* **Exercise requirements**:
Only the text should be kept: print every entry below exactly and leave each image out.

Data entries
══════════
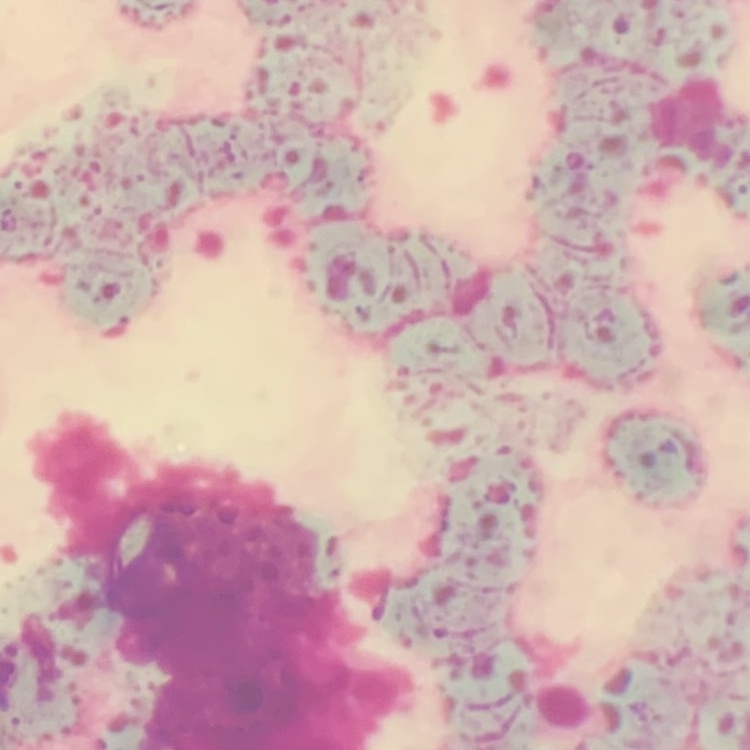
The red blood cells show rouleaux formation. Square crop of a larger photomicrograph. Thin peripheral smear. Field's or Giemsa stain.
Outline each blood parasite and name the species.
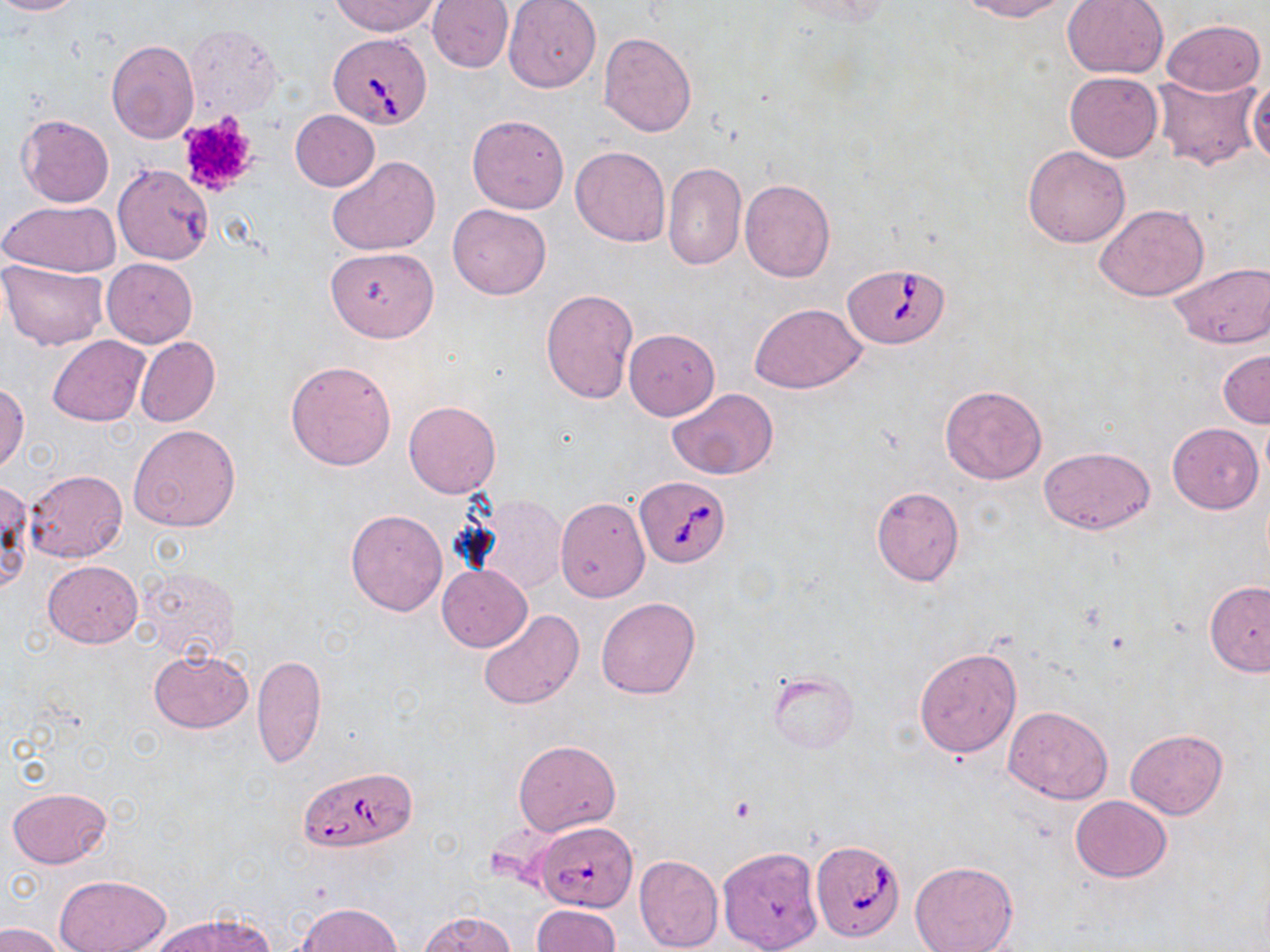
Approximate bounding boxes as named x1/y1/x2/y2 corners in pixels.
Babesia divergens-infected red blood cells: (x1=328, y1=32, x2=432, y2=128), (x1=844, y1=261, x2=952, y2=348), (x1=636, y1=475, x2=731, y2=569), (x1=298, y1=767, x2=418, y2=854), (x1=532, y1=821, x2=636, y2=912), (x1=811, y1=839, x2=905, y2=941).
No Plasmodium falciparum, Plasmodium ovale, Plasmodium malariae, Plasmodium vivax, or Trypanosoma brucei observed.

Summary:
  - Platelet locations: (x1=177, y1=112, x2=258, y2=197)
  - Uninfected red blood cell locations: (x1=0, y1=0, x2=85, y2=16), (x1=331, y1=0, x2=441, y2=36), (x1=427, y1=0, x2=513, y2=73), (x1=958, y1=0, x2=1072, y2=21), (x1=1062, y1=0, x2=1169, y2=78), (x1=502, y1=1, x2=599, y2=92), (x1=1161, y1=18, x2=1266, y2=97), (x1=184, y1=24, x2=282, y2=119), (x1=598, y1=32, x2=696, y2=137), (x1=106, y1=39, x2=199, y2=143), (x1=1065, y1=71, x2=1164, y2=161), (x1=1151, y1=74, x2=1262, y2=172), (x1=1247, y1=78, x2=1270, y2=168), (x1=289, y1=109, x2=380, y2=191), (x1=17, y1=113, x2=113, y2=208), (x1=467, y1=113, x2=570, y2=214), (x1=570, y1=145, x2=672, y2=246), (x1=1022, y1=145, x2=1132, y2=248), (x1=327, y1=155, x2=440, y2=256), (x1=662, y1=162, x2=746, y2=269), (x1=113, y1=164, x2=212, y2=265), (x1=740, y1=179, x2=835, y2=282), (x1=2, y1=200, x2=121, y2=278), (x1=448, y1=203, x2=551, y2=299), (x1=1094, y1=203, x2=1210, y2=301), (x1=325, y1=246, x2=439, y2=342), (x1=102, y1=258, x2=197, y2=347), (x1=0, y1=261, x2=109, y2=351), (x1=1168, y1=263, x2=1267, y2=348), (x1=540, y1=289, x2=638, y2=403), (x1=749, y1=303, x2=867, y2=393), (x1=623, y1=329, x2=719, y2=420), (x1=47, y1=336, x2=150, y2=425), (x1=135, y1=336, x2=220, y2=428), (x1=1218, y1=348, x2=1270, y2=429), (x1=285, y1=359, x2=397, y2=471), (x1=0, y1=382, x2=29, y2=471), (x1=940, y1=384, x2=1047, y2=484), (x1=667, y1=388, x2=778, y2=479), (x1=404, y1=401, x2=501, y2=498), (x1=1168, y1=423, x2=1263, y2=514), (x1=128, y1=424, x2=241, y2=533), (x1=1039, y1=446, x2=1155, y2=536), (x1=25, y1=469, x2=126, y2=562), (x1=0, y1=480, x2=32, y2=594), (x1=871, y1=486, x2=963, y2=586), (x1=473, y1=494, x2=568, y2=594), (x1=555, y1=496, x2=650, y2=602), (x1=345, y1=509, x2=448, y2=616), (x1=43, y1=560, x2=142, y2=646), (x1=437, y1=565, x2=531, y2=651), (x1=137, y1=566, x2=239, y2=663), (x1=1204, y1=580, x2=1270, y2=676), (x1=595, y1=596, x2=701, y2=699), (x1=478, y1=609, x2=585, y2=711), (x1=915, y1=647, x2=1022, y2=758), (x1=147, y1=650, x2=252, y2=733), (x1=252, y1=652, x2=326, y2=769), (x1=767, y1=672, x2=858, y2=753), (x1=1002, y1=706, x2=1112, y2=804), (x1=1124, y1=728, x2=1229, y2=819), (x1=513, y1=740, x2=620, y2=835), (x1=7, y1=787, x2=112, y2=868), (x1=1069, y1=796, x2=1172, y2=881), (x1=714, y1=841, x2=819, y2=948), (x1=634, y1=854, x2=722, y2=951), (x1=908, y1=860, x2=1019, y2=952), (x1=56, y1=875, x2=169, y2=952), (x1=296, y1=902, x2=400, y2=952), (x1=531, y1=904, x2=620, y2=952), (x1=420, y1=912, x2=519, y2=952), (x1=153, y1=914, x2=273, y2=952), (x1=0, y1=923, x2=65, y2=952)
  - Slide-level diagnosis: Babesia divergens
  - Image size: 1270×952 pixels
  - Stain: May-Grünwald-Giemsa
  - Magnification: 1000x
  - Preparation: thin blood film
  - Modality: light microscopy
  - Field of view: single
══════════
* **Response to the exercise**:
The red blood cells show rouleaux formation. Square crop of a larger photomicrograph. Thin peripheral smear. Field's or Giemsa stain.
Outline each blood parasite and name the species.
Approximate bounding boxes as named x1/y1/x2/y2 corners in pixels.
Babesia divergens-infected red blood cells: (x1=328, y1=32, x2=432, y2=128), (x1=844, y1=261, x2=952, y2=348), (x1=636, y1=475, x2=731, y2=569), (x1=298, y1=767, x2=418, y2=854), (x1=532, y1=821, x2=636, y2=912), (x1=811, y1=839, x2=905, y2=941).
No Plasmodium falciparum, Plasmodium ovale, Plasmodium malariae, Plasmodium vivax, or Trypanosoma brucei observed.

Summary:
  - Platelet locations: (x1=177, y1=112, x2=258, y2=197)
  - Uninfected red blood cell locations: (x1=0, y1=0, x2=85, y2=16), (x1=331, y1=0, x2=441, y2=36), (x1=427, y1=0, x2=513, y2=73), (x1=958, y1=0, x2=1072, y2=21), (x1=1062, y1=0, x2=1169, y2=78), (x1=502, y1=1, x2=599, y2=92), (x1=1161, y1=18, x2=1266, y2=97), (x1=184, y1=24, x2=282, y2=119), (x1=598, y1=32, x2=696, y2=137), (x1=106, y1=39, x2=199, y2=143), (x1=1065, y1=71, x2=1164, y2=161), (x1=1151, y1=74, x2=1262, y2=172), (x1=1247, y1=78, x2=1270, y2=168), (x1=289, y1=109, x2=380, y2=191), (x1=17, y1=113, x2=113, y2=208), (x1=467, y1=113, x2=570, y2=214), (x1=570, y1=145, x2=672, y2=246), (x1=1022, y1=145, x2=1132, y2=248), (x1=327, y1=155, x2=440, y2=256), (x1=662, y1=162, x2=746, y2=269), (x1=113, y1=164, x2=212, y2=265), (x1=740, y1=179, x2=835, y2=282), (x1=2, y1=200, x2=121, y2=278), (x1=448, y1=203, x2=551, y2=299), (x1=1094, y1=203, x2=1210, y2=301), (x1=325, y1=246, x2=439, y2=342), (x1=102, y1=258, x2=197, y2=347), (x1=0, y1=261, x2=109, y2=351), (x1=1168, y1=263, x2=1267, y2=348), (x1=540, y1=289, x2=638, y2=403), (x1=749, y1=303, x2=867, y2=393), (x1=623, y1=329, x2=719, y2=420), (x1=47, y1=336, x2=150, y2=425), (x1=135, y1=336, x2=220, y2=428), (x1=1218, y1=348, x2=1270, y2=429), (x1=285, y1=359, x2=397, y2=471), (x1=0, y1=382, x2=29, y2=471), (x1=940, y1=384, x2=1047, y2=484), (x1=667, y1=388, x2=778, y2=479), (x1=404, y1=401, x2=501, y2=498), (x1=1168, y1=423, x2=1263, y2=514), (x1=128, y1=424, x2=241, y2=533), (x1=1039, y1=446, x2=1155, y2=536), (x1=25, y1=469, x2=126, y2=562), (x1=0, y1=480, x2=32, y2=594), (x1=871, y1=486, x2=963, y2=586), (x1=473, y1=494, x2=568, y2=594), (x1=555, y1=496, x2=650, y2=602), (x1=345, y1=509, x2=448, y2=616), (x1=43, y1=560, x2=142, y2=646), (x1=437, y1=565, x2=531, y2=651), (x1=137, y1=566, x2=239, y2=663), (x1=1204, y1=580, x2=1270, y2=676), (x1=595, y1=596, x2=701, y2=699), (x1=478, y1=609, x2=585, y2=711), (x1=915, y1=647, x2=1022, y2=758), (x1=147, y1=650, x2=252, y2=733), (x1=252, y1=652, x2=326, y2=769), (x1=767, y1=672, x2=858, y2=753), (x1=1002, y1=706, x2=1112, y2=804), (x1=1124, y1=728, x2=1229, y2=819), (x1=513, y1=740, x2=620, y2=835), (x1=7, y1=787, x2=112, y2=868), (x1=1069, y1=796, x2=1172, y2=881), (x1=714, y1=841, x2=819, y2=948), (x1=634, y1=854, x2=722, y2=951), (x1=908, y1=860, x2=1019, y2=952), (x1=56, y1=875, x2=169, y2=952), (x1=296, y1=902, x2=400, y2=952), (x1=531, y1=904, x2=620, y2=952), (x1=420, y1=912, x2=519, y2=952), (x1=153, y1=914, x2=273, y2=952), (x1=0, y1=923, x2=65, y2=952)
  - Slide-level diagnosis: Babesia divergens
  - Image size: 1270×952 pixels
  - Stain: May-Grünwald-Giemsa
  - Magnification: 1000x
  - Preparation: thin blood film
  - Modality: light microscopy
  - Field of view: single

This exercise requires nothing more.